**Objectif fixé 1:**
Indique si chacune des affirmations suivantes concorde avec l'article sur l'enquête de la FCC : (a) la FCC a obtenu un Criminal Attachment Order auprès de la Cour suprême le 15 octobre ; (b) l'homme d'affaires a été admis dans une clinique publique ; (c) l'Union africaine a officiellement reconnu le CNTD. Pour chacune, réponds par oui ou non et cite mot pour mot le passage décisif de l'article.

**Texte extrait:**
L'homme d'affaires a été admis dans une clinique privée des Plaines-Wilhems, vendredi soir. Il devrait prochainement se présenter à la FCC pour répondre aux allégations formulées par de jeunes ressortissants malgaches. Des soupçons de détournement de fonds et de blanchiment d'argent sont évoqués, mais l'enquête se poursuit pour confirmer certains éléments.
La FCC a en effet obtenu, le 15 octobre, un Criminal Attachment Order auprès de la Cour suprême contre Maminiaina Ravatomang.
L’ordonnance de la Cour suprême interdit toute disposition des fonds détenus sur les comptes bancaires de l’homme d’affaires.
À la FCC, vendredi soir, des sources proches qualifiaient le dossier de "Very Sensitive" et précisaient qu'il est traité avec le "Highest Level of Confidentiality" pour assurer le bon déroulement de l'enquête.
Alors que le Conseil National de Défense de la Transition (CNTD) assure la direction à Madagascar, il n'existe à ce jour aucune reconnaissance officielle de cette instance au niveau de l'Union africaine. Les demandes officielles d'entraide judiciaire formulées par la FCC sont donc, pour le moment, restées sans suite.

**Données à traiter:**
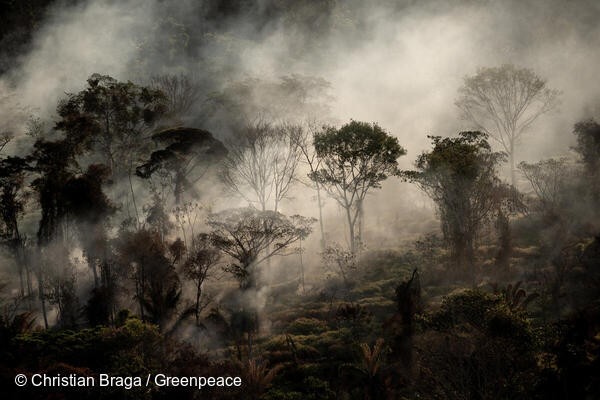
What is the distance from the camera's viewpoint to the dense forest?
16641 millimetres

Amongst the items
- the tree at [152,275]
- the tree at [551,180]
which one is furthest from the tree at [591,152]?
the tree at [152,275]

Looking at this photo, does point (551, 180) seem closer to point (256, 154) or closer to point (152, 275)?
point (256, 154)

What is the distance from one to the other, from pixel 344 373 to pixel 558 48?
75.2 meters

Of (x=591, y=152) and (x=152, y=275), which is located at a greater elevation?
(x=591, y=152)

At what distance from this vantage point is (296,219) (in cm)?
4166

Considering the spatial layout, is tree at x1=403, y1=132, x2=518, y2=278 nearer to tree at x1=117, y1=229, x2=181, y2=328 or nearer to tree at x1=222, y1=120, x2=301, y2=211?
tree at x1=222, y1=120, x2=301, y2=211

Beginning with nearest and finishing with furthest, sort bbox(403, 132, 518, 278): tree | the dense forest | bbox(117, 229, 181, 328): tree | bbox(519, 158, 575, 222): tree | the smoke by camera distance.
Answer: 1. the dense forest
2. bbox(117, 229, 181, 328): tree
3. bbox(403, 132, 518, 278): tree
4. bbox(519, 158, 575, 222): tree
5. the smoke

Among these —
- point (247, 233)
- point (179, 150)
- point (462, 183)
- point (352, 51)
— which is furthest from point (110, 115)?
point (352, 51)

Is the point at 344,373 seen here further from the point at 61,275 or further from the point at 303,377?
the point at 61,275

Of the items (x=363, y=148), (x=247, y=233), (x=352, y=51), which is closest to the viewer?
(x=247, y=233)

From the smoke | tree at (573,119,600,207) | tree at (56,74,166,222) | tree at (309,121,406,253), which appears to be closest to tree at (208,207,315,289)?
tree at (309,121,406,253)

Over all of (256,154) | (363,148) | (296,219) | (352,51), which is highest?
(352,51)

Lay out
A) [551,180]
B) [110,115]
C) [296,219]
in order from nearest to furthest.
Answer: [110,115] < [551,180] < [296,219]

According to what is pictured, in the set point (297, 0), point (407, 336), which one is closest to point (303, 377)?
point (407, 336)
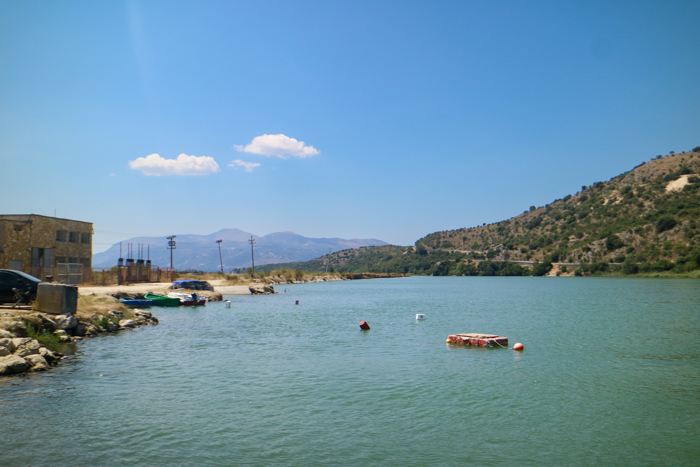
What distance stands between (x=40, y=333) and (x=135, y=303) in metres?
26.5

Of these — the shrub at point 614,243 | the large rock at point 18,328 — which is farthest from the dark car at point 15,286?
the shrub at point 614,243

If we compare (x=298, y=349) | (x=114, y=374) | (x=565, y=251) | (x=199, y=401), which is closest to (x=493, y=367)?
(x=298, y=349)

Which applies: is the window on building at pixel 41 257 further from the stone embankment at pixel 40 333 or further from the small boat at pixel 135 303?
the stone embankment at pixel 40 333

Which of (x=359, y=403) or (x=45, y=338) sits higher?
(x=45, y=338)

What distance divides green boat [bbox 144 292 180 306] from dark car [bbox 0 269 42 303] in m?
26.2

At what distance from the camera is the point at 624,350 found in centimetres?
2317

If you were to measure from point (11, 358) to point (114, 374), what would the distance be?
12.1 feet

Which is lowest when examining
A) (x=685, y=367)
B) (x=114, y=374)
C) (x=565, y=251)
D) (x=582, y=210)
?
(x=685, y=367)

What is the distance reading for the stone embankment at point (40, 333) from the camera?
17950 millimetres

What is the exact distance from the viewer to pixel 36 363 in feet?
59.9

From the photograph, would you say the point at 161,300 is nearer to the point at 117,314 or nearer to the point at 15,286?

**Objectif fixé 2:**
Transforme en tableau Markdown, avec les colonnes « Numéro » et « Ligne », la partie des enregistrements qui s'ouvre à leur tout début et se referme sur la ligne contenant « 75.2 meters », ces deux bornes comprises. Numérote les rangées, omets les lignes vides et laisse les images hors de ta réponse.

**Réponse rédigée 1:**
(a) Oui : « La FCC a en effet obtenu, le 15 octobre, un Criminal Attachment Order auprès de la Cour suprême contre Maminiaina Ravatomang. »
(b) Non : « L'homme d'affaires a été admis dans une clinique privée des Plaines-Wilhems, vendredi soir. »
(c) Non : « il n'existe à ce jour aucune reconnaissance officielle de cette instance au niveau de l'Union africaine. »

**Réponse rédigée 2:**
| Numéro | Ligne |
|---|---|
| 1 | What is the distance from the camera's viewpoint to the dense forest? |
| 2 | 16641 millimetres |
| 3 | Amongst the items |
| 4 | - the tree at [152,275] |
| 5 | - the tree at [551,180] |
| 6 | which one is furthest from the tree at [591,152]? |
| 7 | the tree at [152,275] |
| 8 | Looking at this photo, does point (551, 180) seem closer to point (256, 154) or closer to point (152, 275)? |
| 9 | point (256, 154) |
| 10 | What is the distance from one to the other, from pixel 344 373 to pixel 558 48? |
| 11 | 75.2 meters |